Hari ini, begitu pengumuman resmi membacakannya. Pkl. 13.10 WIB telah berpulang bekas penguasa 32 tahun orde baru: HM. Soeharto. Pada tanggal 27 Januari 2008, setelah 24 hari bertarung dengan teknologi. Peralatan canggih, para dokter spesialis. Tapi, kali ini ia bertarung sendirian. Tak ada komando. Kecuali sepi dan kesendirian. Melawan sesuatu yang seharusnya tidak perlu: sunatullah. Hukum alam. Tentang usia.
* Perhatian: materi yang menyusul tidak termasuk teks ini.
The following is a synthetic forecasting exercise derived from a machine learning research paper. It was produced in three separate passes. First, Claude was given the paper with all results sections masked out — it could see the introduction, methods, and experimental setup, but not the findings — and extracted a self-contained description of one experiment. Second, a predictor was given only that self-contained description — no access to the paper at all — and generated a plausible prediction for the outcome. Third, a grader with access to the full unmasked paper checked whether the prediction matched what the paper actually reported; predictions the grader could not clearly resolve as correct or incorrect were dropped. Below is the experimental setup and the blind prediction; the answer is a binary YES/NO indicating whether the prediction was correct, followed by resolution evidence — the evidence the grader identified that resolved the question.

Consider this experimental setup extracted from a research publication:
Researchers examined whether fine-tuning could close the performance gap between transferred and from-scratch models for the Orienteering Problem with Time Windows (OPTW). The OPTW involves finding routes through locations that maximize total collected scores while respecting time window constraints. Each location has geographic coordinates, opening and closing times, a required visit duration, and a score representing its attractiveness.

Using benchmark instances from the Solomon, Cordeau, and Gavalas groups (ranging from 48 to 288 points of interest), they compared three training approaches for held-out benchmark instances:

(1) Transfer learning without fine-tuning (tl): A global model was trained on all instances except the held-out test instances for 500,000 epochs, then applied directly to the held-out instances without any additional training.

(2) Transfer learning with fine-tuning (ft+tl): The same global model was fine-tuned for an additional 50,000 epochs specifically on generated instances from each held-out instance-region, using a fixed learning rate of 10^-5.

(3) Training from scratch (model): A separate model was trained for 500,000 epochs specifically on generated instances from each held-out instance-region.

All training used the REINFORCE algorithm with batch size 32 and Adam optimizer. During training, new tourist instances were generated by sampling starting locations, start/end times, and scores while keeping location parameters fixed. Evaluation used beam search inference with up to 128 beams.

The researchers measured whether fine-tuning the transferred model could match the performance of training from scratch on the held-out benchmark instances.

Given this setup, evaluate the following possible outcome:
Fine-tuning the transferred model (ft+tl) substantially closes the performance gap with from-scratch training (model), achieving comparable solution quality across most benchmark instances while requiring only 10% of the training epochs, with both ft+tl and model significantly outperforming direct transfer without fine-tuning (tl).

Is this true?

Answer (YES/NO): NO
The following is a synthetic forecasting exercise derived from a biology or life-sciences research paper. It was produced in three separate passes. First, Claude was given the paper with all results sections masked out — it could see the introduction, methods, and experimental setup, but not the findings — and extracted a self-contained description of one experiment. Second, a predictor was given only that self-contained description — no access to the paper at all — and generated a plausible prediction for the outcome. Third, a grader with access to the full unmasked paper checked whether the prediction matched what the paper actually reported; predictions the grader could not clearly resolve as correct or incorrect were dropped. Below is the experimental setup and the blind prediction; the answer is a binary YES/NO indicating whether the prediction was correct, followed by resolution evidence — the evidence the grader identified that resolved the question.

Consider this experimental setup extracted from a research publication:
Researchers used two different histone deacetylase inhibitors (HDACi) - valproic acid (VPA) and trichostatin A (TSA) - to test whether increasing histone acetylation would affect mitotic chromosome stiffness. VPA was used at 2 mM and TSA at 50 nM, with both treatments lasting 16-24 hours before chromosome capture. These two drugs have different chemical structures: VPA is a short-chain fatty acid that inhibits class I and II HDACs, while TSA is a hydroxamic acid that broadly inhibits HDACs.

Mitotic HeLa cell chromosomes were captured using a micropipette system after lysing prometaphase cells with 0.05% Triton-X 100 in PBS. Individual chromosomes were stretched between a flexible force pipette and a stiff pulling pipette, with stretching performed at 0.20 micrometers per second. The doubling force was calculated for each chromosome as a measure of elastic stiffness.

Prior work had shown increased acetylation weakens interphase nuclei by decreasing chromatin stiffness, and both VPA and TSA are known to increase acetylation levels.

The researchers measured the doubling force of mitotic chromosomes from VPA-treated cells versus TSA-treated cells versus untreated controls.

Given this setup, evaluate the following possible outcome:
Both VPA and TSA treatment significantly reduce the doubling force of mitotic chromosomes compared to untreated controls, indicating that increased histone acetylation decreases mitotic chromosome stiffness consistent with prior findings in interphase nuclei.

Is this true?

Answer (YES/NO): NO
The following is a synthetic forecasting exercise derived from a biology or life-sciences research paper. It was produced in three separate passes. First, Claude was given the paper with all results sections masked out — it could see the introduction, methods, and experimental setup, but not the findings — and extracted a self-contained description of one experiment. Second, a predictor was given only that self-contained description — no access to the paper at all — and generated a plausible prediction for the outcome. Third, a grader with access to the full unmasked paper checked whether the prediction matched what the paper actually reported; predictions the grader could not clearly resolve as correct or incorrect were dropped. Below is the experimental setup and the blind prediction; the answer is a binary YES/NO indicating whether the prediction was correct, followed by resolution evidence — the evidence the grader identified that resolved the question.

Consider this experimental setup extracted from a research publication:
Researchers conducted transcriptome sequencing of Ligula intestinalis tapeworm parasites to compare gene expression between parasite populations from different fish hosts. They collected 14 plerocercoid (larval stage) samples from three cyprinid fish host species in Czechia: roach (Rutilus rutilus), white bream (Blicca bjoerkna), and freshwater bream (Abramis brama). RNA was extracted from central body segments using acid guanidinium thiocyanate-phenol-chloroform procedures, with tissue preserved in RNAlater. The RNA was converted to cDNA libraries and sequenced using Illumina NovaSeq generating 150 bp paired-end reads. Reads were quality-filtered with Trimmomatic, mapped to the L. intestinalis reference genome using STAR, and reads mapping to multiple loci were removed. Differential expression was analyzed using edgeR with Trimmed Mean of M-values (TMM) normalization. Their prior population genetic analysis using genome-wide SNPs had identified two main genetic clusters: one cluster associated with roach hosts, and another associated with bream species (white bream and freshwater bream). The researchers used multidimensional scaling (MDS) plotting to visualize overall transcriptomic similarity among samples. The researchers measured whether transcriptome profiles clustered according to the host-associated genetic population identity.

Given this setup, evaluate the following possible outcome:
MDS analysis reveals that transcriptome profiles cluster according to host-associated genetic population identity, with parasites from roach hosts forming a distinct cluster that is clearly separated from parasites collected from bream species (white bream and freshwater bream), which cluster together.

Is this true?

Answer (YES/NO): YES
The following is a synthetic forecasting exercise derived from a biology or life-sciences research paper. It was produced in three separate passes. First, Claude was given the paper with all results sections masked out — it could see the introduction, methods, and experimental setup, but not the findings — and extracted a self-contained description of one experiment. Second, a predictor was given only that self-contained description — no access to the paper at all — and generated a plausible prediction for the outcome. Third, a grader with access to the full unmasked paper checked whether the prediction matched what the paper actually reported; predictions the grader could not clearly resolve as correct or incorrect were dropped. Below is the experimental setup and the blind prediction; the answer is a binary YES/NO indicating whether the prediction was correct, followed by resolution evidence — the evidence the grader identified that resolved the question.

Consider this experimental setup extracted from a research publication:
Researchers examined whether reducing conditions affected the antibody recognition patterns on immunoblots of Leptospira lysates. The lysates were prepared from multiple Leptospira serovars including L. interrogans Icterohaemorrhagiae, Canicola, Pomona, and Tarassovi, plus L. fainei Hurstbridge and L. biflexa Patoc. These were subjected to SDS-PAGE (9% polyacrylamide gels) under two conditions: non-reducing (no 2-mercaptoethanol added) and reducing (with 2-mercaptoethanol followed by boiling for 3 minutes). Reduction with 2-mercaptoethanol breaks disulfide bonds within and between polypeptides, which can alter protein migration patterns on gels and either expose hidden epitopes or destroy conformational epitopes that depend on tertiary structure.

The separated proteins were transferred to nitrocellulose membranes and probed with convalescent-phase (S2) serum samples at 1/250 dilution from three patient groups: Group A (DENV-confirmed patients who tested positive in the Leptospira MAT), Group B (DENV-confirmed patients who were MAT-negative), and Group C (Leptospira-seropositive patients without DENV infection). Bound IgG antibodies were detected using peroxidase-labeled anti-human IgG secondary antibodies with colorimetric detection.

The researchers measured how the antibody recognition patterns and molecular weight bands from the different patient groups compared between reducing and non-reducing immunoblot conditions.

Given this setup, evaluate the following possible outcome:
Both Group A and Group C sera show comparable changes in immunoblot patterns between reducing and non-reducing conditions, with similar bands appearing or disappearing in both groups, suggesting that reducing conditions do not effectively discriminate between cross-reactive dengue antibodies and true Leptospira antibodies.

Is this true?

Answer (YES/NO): YES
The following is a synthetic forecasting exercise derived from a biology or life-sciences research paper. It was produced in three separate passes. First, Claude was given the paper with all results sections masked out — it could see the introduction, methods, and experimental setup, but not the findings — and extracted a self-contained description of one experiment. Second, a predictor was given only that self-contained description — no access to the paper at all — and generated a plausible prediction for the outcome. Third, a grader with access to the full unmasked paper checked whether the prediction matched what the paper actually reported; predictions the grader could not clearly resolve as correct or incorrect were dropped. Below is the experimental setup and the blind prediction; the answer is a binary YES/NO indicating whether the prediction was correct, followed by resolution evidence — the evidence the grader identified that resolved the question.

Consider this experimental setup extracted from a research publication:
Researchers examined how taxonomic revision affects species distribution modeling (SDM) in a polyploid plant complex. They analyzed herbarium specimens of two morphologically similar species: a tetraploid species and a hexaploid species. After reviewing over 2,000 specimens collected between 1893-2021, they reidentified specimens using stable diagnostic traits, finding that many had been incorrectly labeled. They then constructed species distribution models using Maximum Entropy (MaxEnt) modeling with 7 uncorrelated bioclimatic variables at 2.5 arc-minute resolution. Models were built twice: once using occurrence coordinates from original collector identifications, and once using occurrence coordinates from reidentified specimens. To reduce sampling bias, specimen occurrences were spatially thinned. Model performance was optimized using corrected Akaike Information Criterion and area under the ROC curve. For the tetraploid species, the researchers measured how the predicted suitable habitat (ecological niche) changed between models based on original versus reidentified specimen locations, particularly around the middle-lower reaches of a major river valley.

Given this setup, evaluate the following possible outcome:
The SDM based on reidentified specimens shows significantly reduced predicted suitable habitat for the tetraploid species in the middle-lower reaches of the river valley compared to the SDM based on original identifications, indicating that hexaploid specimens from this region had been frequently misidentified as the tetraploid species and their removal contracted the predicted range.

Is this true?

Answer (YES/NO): YES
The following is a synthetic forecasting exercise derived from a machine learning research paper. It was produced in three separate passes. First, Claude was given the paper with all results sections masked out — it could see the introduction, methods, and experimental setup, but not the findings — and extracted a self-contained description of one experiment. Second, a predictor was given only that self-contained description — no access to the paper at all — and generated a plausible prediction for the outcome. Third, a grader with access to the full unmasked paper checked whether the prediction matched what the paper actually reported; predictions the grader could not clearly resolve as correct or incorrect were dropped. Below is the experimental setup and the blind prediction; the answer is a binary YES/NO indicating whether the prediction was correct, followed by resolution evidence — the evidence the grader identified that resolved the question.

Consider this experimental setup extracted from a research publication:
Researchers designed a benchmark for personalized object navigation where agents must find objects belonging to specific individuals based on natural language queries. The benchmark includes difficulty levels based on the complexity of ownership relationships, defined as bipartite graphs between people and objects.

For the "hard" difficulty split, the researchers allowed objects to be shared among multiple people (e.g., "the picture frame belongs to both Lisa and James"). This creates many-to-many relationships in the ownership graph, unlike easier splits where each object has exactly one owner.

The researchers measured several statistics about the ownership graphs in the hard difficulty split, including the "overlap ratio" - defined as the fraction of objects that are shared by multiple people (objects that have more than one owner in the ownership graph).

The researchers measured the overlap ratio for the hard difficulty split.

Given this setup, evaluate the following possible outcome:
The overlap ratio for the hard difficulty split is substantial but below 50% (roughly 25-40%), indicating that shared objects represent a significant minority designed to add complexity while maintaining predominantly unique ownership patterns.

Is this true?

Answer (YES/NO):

Tentang hidup yang bergerak menemukan jalan kematiannya.
Seorang kawan di hari kematian itu berkirim sms kepadaku: “secara pribadi maafkan kejahatan DIKTATOR itu. Sebagai warganegara menyesal tidak ada kepastian hukum atas SOEHARTO. Ini pelajaran pahit! TOLAK PENGIBARAN BENDERA SETENGAH TIANG”. Aku pun tak bisa menjawab. Apakah penting pula membalas sms. Aku tidak tahu. Apa memang seharusnya begitu. Atau menyimpannya saja dalam hati kita masing-masing.
Ataukah drama kematiannya adalah juga cerita beberapa babak yang terus akan berlangsung. Babak-babak cerita tentang orang-orang dekat. Anak emas. Tentang mereka yang lebih dulu mendulang citra. Mungkin pula sekarang sedang berpikir menutup atau membuka lubang selamat. Ini babak cerita tentang orang-orang yang ingin menemukan dirinya di tengah keramaian nan sepi. Juga cerita tentang kesepian dan keramaian.
Kawan! Mungkin babak-babak dari drama kolosal ini belumlah rampung dipentaskan. Mungkin pula masih ada cerita atau masih ada segelintir penulis naskah sedang menyusun plot cerita baru. Sekali lagi rasanya kita perlu menunggu. Dalam masa menanti itu rasanya manusiawi pula lah kita menyaksikan drama ini dengan kata-kata: We will be (still in) waiting! Forever…forever… whenever… whenever… Sayonara…..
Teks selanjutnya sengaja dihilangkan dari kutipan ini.